NL/Prabhupada 0461 - Ik kan zonder guru - dat is onzin -



Lecture on SB 7.9.7 -- Mayapur, February 27, 1977

Misschien weten jullie dat er een dichter in ons land was; Rabindranath Tagore. Hij kreeg veel onderscheidingen van de universiteit van Oxford. Hij ging nooit naar een school maar hij kreeg de titel, dokter, "Dr. Rabindranath Tagore." En als je denkt dat: "Ik zal ook een doctoraat krijgen zonder naar school te gaan," dat is domheid. Dat is bijzonder. Vergelijkbaar; probeer niet te imiteren. Volg de algemene weg, sādhana-siddhi. Je moet de regulerende principes volgen zoals is aangegeven in de śāstra. Daarom zijn er zoveel śāstra's. En de guru is gids. We moeten altijd ... Zelfs als je nitya-siddha of kṛpa-siddha bent mag je de algemeen regulerende principes niet verwaarlozen. Dat is heel gevaarlijk. Probeer dat niet te doen. We moeten volgen.
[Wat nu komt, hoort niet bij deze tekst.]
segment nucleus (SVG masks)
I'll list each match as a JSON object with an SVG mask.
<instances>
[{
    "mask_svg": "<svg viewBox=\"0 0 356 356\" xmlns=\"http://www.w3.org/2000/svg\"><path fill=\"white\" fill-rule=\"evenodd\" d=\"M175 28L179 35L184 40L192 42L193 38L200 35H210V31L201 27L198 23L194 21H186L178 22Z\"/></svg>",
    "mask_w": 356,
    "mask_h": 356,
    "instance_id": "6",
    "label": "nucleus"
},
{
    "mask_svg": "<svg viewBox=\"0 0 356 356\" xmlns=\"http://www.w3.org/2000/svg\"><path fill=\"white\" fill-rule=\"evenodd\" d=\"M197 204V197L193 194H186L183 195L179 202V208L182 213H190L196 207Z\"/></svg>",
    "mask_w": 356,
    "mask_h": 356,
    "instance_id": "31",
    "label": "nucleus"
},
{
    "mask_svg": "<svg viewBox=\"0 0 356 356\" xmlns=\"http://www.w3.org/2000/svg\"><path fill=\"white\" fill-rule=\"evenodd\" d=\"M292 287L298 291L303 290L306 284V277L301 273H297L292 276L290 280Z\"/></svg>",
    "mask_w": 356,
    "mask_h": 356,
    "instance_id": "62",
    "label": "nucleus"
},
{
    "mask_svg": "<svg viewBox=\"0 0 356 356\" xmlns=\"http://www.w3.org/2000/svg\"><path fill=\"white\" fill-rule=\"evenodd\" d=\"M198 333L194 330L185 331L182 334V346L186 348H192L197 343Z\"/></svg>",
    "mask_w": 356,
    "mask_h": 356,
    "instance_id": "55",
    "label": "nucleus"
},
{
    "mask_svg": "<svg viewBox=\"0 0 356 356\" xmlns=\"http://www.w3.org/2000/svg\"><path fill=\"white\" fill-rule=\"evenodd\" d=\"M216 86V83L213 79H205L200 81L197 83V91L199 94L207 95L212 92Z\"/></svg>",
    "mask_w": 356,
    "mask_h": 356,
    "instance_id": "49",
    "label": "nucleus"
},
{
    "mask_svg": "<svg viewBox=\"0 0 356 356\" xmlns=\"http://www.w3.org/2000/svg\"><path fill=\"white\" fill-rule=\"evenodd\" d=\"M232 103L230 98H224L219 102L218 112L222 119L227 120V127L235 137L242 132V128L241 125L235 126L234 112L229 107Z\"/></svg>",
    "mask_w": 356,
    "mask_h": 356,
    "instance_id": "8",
Net als Caitanya Mahāprabhu. Caitanya Mahāprabhu is Kṛṣṇa Zelf, God, maar Hij accepteerde een guru. Wie is Zijn guru? Hij is de guru van iedereen, maar Hij heeft ook Īśvara Purī aanvaard als Zijn guru. Kṛṣṇa Zelf aanvaarde Sāndīpani Muni als Zijn guru, zo leert Hij ons dat je zonder guru geen vooruitgang kan maken. Ādau gurvāśrayam. De eerste taak is om een guru te aanvaarden. Tad-vijñānārthaṁ sa gurum evābhigacchet (MU 1.2.12). Denk niet dat: "Ik ben zo gevorderd. Ik heb geen guru nodig. Ik kan het zonder guru." Dat is onzin. Dat is niet mogelijk. "Moet." Tad vijñānārtham. Tad-vijñānārtham is spirituele wetenschap. "Moet benaderen." Gurum evābhigacchet samit-paniḥ śrotriyaṁ brahma-niṣṭham. Tasmād-guruṁ prapadyeta jijñāsuḥ śreya uttamam (SB 11.3.21). Als je echt serieus bent om de transcendentale wetenschap, spirituele kennis, te begrijpen. Oh, je moet een guru hebben. Tasmād guruṁ prapadyeta jijñāsuḥ śreya uttamam. En zoals Caitanya Mahāprabhu zegt: āmāra ājñāya guru hañā tāra' ei deśa (CC Madhya 7.128). Guru kan niet zelfgemaakt zijn. Nee. Er is geen enkel voorbeeld van in de hele Vedische literatuur. En tegenwoordig worden er zoveel dwazen guru zonder enige autoriteit. Dat is geen guru. Je moet bevoegd zijn. Evaṁ paramparā-prāptam imaṁ rā... (BG 4.2). Zodra de paramparā verloren is, sa kālena yoga naṣṭo parantapa, onmiddellijk kapot. De spirituele kracht is op. Je kan je kleden als een guru, je kan grote woorden spreken, maar het zal nooit effectief zijn.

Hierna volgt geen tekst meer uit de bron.